## Exercise prompt
Write out, unaltered, each line from the top of the records below down to the line where "common name: domestic cattle" appears, that line included.

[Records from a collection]
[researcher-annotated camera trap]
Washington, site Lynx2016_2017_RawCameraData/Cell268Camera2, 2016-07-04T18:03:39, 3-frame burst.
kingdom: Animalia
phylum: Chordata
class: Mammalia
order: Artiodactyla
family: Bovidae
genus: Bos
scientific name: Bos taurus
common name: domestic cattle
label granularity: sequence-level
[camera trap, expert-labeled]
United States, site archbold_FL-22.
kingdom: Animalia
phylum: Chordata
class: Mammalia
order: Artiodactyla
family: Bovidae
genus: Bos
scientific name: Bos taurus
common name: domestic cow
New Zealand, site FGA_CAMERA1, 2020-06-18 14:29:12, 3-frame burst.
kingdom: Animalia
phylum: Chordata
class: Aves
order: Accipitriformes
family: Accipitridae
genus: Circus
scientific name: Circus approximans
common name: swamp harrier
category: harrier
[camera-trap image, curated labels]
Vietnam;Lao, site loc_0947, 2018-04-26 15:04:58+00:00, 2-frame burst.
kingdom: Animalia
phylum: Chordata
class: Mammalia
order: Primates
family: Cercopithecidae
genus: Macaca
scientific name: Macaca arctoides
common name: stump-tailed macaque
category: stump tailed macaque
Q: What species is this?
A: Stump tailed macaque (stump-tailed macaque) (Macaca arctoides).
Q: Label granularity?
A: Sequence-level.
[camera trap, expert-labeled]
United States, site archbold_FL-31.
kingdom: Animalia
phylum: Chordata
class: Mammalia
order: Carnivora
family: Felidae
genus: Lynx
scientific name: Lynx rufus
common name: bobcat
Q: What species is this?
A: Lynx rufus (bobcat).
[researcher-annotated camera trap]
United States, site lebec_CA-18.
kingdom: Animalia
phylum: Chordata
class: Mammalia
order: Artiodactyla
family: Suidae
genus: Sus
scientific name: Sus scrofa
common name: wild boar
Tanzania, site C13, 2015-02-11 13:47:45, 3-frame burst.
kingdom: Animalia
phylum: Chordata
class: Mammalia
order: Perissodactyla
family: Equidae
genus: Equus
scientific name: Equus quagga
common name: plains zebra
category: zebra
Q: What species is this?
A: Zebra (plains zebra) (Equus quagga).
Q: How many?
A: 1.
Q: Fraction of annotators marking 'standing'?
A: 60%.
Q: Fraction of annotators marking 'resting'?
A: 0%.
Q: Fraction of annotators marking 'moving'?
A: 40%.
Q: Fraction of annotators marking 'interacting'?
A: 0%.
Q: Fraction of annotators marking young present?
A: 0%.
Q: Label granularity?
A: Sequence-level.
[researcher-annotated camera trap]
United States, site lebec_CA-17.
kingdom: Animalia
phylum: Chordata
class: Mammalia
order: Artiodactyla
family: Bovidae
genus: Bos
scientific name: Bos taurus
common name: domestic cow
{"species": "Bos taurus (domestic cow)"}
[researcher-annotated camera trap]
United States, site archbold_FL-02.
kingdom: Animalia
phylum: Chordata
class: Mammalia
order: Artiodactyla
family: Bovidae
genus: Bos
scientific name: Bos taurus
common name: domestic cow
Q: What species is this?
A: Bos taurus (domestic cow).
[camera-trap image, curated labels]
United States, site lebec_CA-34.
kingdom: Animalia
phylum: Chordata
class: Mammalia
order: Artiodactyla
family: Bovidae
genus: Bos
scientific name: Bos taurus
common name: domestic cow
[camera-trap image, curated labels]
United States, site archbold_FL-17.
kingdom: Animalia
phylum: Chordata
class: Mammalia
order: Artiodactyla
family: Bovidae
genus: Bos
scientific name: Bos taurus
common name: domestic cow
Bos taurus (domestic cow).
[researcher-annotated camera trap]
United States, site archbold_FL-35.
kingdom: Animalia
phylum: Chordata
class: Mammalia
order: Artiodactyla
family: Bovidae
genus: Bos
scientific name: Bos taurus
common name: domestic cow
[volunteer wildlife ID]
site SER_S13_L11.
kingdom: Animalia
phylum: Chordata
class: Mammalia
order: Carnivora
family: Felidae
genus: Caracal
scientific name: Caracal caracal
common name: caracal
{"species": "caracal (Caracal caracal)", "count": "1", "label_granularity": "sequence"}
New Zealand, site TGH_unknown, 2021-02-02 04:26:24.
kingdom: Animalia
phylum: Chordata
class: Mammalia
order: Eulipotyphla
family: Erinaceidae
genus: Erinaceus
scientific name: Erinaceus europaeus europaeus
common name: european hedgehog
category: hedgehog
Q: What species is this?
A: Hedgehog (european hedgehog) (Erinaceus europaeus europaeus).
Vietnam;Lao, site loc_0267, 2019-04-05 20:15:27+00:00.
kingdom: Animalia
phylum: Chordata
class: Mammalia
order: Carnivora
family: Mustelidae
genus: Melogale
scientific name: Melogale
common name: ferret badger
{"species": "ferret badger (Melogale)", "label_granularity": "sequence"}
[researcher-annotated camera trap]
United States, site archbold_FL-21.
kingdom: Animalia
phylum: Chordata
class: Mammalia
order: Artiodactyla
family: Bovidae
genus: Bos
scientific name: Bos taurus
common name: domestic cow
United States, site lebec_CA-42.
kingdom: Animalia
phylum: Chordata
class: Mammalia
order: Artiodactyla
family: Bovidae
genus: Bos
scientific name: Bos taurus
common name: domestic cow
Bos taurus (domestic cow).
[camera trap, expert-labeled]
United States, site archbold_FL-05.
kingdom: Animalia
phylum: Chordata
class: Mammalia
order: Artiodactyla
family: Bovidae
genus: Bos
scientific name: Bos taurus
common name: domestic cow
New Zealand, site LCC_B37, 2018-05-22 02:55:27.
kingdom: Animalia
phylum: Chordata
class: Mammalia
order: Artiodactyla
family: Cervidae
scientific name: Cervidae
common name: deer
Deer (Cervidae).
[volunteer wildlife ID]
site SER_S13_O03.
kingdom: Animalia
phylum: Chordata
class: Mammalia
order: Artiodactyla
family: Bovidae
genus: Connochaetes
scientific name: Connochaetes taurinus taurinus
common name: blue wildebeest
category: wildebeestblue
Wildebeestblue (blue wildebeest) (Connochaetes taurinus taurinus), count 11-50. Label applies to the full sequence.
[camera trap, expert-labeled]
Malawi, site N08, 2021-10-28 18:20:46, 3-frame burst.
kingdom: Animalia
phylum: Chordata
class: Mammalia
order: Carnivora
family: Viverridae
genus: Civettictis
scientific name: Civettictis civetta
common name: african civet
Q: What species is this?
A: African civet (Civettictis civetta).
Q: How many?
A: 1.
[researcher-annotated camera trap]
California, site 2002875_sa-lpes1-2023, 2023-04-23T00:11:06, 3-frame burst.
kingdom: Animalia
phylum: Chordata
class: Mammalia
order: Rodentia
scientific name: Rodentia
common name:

## Answer area
[researcher-annotated camera trap]
Washington, site Lynx2016_2017_RawCameraData/Cell268Camera2, 2016-07-04T18:03:39, 3-frame burst.
kingdom: Animalia
phylum: Chordata
class: Mammalia
order: Artiodactyla
family: Bovidae
genus: Bos
scientific name: Bos taurus
common name: domestic cattle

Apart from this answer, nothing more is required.